Last season, RB Joique Bell surprised the Detroit Lions organization, as well as every fantasy GM out there. After hours compiling ranks and analysis of players across the league, very few (if any) GMs felt any inclination to pick the backup to the highly touted Reggie Bush. GMs who were proactive and lucky enough to pick Bell off of waivers were treated to a Top 20 campaign from the dual threat back.
Bush and Bell tore it up last season, combining for more than 2,700 yards and nearly 400 fantasy points. Of course, that was with Scott Linehan‘s offense, and now the Lions bring in a new system from Joe Lombardi that should look similar to the system ran by the New Orleans Saints. That being said, that stat line from the Lions’ backfield should increase this season and will implement a third running back. Second-year RB Theo Riddick will be that third back, but by no means will he be a “third wheel” in the offense. He’ll be a great complement, but also be a highlight for the Lions’ offense.
Riddick’s experience is virtually non-existent (though he did land in the end zone once on 13 touches). He’s coming into his second season, and though he hasn’t had opportunity to impress in live-action on offense, he’s certainly raising eyebrows and expectations in Detroit during training camp (and his hard work on special teams has proven commitment to the coaching staff). Backup QB Dan Orlovsky commented to the Ross Tucker Podcast that, “[he] could be the Lions’ version of Darren Sproles.”

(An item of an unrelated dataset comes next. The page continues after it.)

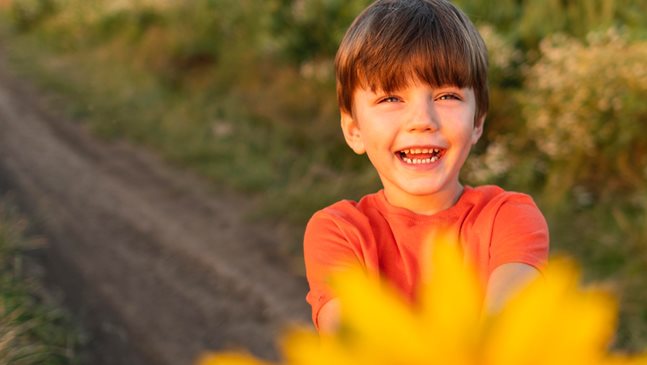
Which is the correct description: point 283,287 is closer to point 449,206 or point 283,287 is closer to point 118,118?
point 449,206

Of course that comparison is no surprise, as their new offensive coordinator, who had experience in New Orleans, had much success giving passes to their running backs. He’ll get the opportunity, as a more run-and-by-committee should be implemented this season. But what about the talent? He certainly has that, even his superior in Bell admits that, saying that he believes Riddick will be a Pro Bowl player and “one of the best running backs in the league.”
That could all be smoke and mirrors, trying to get fans hyped up and defenses looking to diverge on multiple players. But Riddick was a proven talent at Notre Dame and has experience as a pass-catcher, much like he’s anticipated to be this season. For two seasons he lined up in the slot for the Fighting Irish, and then made the move back to running back for his senior season and almost amassed 1,000 yards while splitting carries. He also possesses great finesse and speed fueled by a great tenacity to get the extra yard on each touch. He may not have blazing speed, but neither does Bell, and no one expected a lot out of him — an undrafted free agent in 2010.
We really can’t know how much opportunity any of the Lions’ running backs will have this season with the new system. However, we do know that they’ll all get a fair slice of the cake, and a majority of that will come from the passing game. I’d anticipate Riddick to amass about 55 catches opposed to 35 carries this season. That may be an over-estimated figure, but when the offensive coordinator states he’ll receive “eight catches a game,” my prediction is quite low-balling it. Remember, most Saints third string running backs took on about 90 touches a season as well.
To cut to the chase though, Riddick’s fantasy value should land somewhere around 100 points. While that’s not an overly impressive figure for a fantasy starter, it certainly is a great value for a player who is going virtually undrafted. Plus, his value could increase to that of Bell from last season, assuming one of the two back in front of him should land injured this season. There’s incredible upside to him, and as a last round pick, there’s certainly no reason not to draft him — he won’t devalue your team, only raise it.